The SLAC experiments thus revealed that the proton was indeed made up of smaller entities called quarks, of two types – or flavours – called up and down. Gell-Mann and Zweig had proposed the existence of up, down and strange quarks, and Glashow and Bjorken of the charm quark. By the 1970s, other physicists had proposed the existence of bottom and top quarks, discovered in 1977 and 1995, respectively. With that, the quark model was complete. More importantly for our story, it also made a complete mess of the proton – literally.
In the 1970s, scientists began to use neutrinos as probing particles to elicit information about the distribution of quarks inside protons, supported by more precise data from other tests with electrons in the US and Germany and with muons at CERN. They found that a proton in fact contained three free quarks in a veritable lake of quark-antiquark pairs, as well as that the sum of all their momenta didn’t add up to the total momentum of a proton. This hinted at the presence of another then-unknown particle that they called the gluon (which is its own mess).
In that decade, particle physicists began to build the theoretical framework called quantum chromodynamics (QCD), to explain the lives and workings of the six flavours of quarks and antiquarks and eight gluons – all particles governed by the strong nuclear force.

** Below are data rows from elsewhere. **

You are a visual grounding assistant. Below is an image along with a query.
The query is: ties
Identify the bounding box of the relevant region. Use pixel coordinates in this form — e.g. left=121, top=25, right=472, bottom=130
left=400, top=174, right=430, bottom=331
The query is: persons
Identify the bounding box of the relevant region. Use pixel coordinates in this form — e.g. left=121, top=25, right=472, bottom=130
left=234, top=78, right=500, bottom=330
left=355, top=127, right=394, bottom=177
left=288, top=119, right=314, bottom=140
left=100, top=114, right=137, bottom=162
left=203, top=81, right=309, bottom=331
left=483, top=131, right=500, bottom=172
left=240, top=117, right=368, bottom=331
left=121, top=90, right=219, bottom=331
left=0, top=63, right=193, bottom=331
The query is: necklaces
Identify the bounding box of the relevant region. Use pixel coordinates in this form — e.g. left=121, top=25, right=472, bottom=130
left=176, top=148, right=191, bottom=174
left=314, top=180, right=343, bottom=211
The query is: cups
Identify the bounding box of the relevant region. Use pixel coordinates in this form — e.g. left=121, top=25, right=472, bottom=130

Ninety years after Rutherford announced the discovery of the proton by shooting alpha particles through slices of mica and columns of air, scientists switched the world’s largest physics experiment – the Large Hadron Collider – on to study the fundamental constituents of reality by smashing protons into other protons. Using it, they have proved that the Higgs boson is real as well as have studied intricate processes with insights into the very-early universe and have pursued answers to questions that continue to baffle physicists.
Through all this, scientists have endeavoured to improve our understanding of QCD, especially by studying how quarks, antiquarks and gluons interact during a collision, knowledge that is crucial to ascertain the existence of new particles and deepen our understanding of the subatomic world. Physicists have also been using collider experiments to examine the properties of exotic forms of matter, such as glasma, quark-gluon plasma and colour glass condensates; narrow the search for proposed particles to explain some basal discrepancies in the Standard Model of particle physics; make precision measurements of the proton’s properties for its implications for other particles (such as this and this); and explore unsolved problems concerning the proton (like the spin crisis).

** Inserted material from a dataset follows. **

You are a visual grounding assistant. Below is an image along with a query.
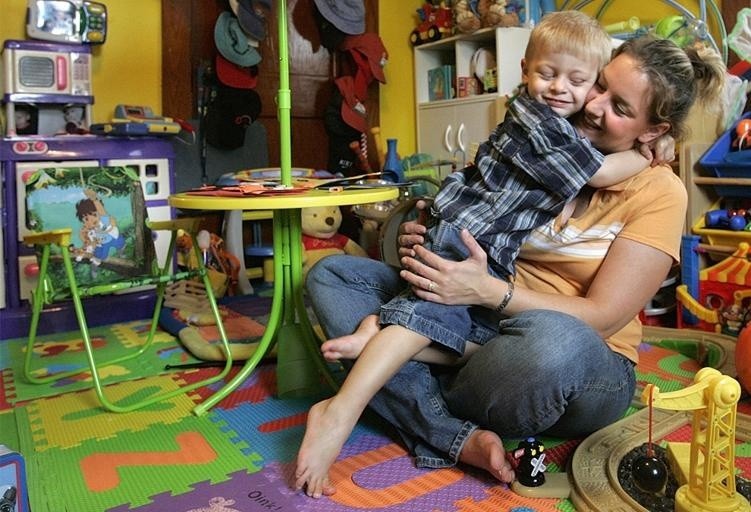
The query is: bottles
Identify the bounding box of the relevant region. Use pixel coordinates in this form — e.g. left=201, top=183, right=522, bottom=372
left=383, top=138, right=404, bottom=184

And fully – rather only – 100 years after the proton was first sussed out, particle physics itself looks very different from the way it did in Rutherford’s time, and a large part of the transformation can be attributed, one way or another, to the proton. Today, physicists pursue other, very different particles, dream of building even larger proton-smashing machines and are busy knitting together theories that describe a world much smaller than the one of quarks and gluons. It’s a different world of different mysteries, as it should be, but it’s also great that there are mysteries at all.